In fact, the whole caper was fun if only because it wasn’t overly easy. The retinal scan spoofing gel was a nifty criminal tech, especially given the nerdy Dwarf Star employees who provided their not-so-reluctant assistance to the company creation they know as Rebecca. The capture of Three and Six was a realistic consequence of Rook’s single-minded pursuit of Two, and their reaction to the death of the employee they used to gain access was appropriately grim.
But the real cherry on top was the unexpected use of the blink drive to sneak in the Marauder. What could easily be perceived as a too-easy, get-out-of-jail-free card was instead in this case a masterfully awe-inspiring and worthy countermove just when Rook had the upper hand. Overall, the whole back-and-forth comprised a very well orchestrated conflict.

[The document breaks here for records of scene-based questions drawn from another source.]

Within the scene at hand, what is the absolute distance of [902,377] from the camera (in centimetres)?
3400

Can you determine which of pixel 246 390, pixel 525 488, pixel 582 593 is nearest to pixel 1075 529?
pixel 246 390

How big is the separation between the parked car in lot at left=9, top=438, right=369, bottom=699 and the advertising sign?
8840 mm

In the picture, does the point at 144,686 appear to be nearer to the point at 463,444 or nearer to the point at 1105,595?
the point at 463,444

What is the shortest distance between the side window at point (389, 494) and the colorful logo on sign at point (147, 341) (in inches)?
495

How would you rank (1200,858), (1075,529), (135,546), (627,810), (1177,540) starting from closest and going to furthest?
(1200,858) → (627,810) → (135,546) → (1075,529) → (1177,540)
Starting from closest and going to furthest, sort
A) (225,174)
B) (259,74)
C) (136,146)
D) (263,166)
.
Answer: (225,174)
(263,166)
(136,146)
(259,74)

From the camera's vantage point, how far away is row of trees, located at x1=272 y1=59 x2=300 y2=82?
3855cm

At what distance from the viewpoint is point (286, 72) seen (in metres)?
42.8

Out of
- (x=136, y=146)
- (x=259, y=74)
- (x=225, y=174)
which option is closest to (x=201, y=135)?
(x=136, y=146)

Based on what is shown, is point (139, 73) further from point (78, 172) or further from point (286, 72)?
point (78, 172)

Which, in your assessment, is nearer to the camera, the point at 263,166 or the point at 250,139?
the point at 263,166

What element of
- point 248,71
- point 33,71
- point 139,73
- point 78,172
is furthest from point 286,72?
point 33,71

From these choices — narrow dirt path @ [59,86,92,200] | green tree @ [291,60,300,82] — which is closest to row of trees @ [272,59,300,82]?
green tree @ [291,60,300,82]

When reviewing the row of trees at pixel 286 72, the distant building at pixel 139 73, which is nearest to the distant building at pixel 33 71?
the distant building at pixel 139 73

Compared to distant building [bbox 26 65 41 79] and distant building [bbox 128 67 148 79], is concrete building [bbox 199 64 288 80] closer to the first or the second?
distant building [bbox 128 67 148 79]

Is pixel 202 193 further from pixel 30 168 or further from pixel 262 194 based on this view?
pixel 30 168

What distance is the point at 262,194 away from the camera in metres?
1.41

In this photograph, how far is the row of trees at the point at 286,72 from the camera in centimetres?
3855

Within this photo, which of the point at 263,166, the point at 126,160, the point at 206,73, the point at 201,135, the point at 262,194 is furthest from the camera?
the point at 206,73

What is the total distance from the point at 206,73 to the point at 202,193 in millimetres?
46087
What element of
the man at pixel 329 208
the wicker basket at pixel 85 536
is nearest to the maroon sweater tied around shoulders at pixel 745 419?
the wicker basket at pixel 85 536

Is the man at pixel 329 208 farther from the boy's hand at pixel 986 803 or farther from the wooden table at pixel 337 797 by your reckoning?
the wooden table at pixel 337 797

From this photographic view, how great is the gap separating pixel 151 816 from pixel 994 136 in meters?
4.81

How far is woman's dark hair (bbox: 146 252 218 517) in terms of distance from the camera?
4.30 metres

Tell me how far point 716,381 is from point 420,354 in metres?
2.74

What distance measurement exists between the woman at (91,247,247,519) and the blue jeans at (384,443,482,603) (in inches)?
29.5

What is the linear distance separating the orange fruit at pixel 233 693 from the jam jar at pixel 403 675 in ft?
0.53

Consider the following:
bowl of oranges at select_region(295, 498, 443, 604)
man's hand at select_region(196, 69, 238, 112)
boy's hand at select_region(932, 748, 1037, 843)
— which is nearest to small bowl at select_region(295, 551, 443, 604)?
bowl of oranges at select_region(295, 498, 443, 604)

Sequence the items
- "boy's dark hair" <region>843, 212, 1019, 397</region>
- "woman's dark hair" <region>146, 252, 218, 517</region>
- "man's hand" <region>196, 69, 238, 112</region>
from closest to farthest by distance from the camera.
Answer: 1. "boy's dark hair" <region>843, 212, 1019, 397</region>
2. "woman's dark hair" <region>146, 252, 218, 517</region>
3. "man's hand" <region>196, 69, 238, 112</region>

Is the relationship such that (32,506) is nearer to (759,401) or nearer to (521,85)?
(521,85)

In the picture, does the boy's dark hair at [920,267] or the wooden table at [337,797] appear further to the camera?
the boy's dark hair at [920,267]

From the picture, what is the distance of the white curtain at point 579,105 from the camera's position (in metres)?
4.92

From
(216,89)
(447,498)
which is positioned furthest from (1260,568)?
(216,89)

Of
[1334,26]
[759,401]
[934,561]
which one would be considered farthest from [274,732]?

Four and Nyx pulled their weight, too, and the whole infiltration and rescue felt like it followed a logical progression (except for Rook’s strange departure at the eleventh hour, but that’s what villains do). The real genius came from the subtle introduction of what appears to be an evil, manipulative influence on Three’s mind. Thank goodness viewers weren’t subjected to a protracted possession plot! Instead, they were treated to a shocking addition to the Dark Matter universe: aliens! What on Earth (no, really – on Earth) is Dwarf Star up to?
Those paying close attention might have noticed something was truly wrong with Three when Four and Nyx rescued their imprisoned colleagues. As they left their cell, Six picked up one of the guards’ guns, but Three did not. Come on, really? Three passing up a gun is unthinkable!
And what to say about Four and Nyx with their newfound romantic (or not-so-romantic) entanglements? Their sexual rendezvous is the inevitable result of the sweaty closeness of their sparring as well as their obviously growing mutual respect, so it doesn’t feel out of place. As long as the awkwardness of their not wanting to make a big deal out of it serves comedic moments like the one at the dinner table rather than needless detours into relationship angst, all is well.
So now Two is cured, Six has fought his way back into the circle of trust, and the Android is about to experience an awakening. This is a direction even the most scrutinizing of Dark Matter fans can get behind. The show is on track to finish out the season with a skillful progression of episodes, capping off a mostly stellar season.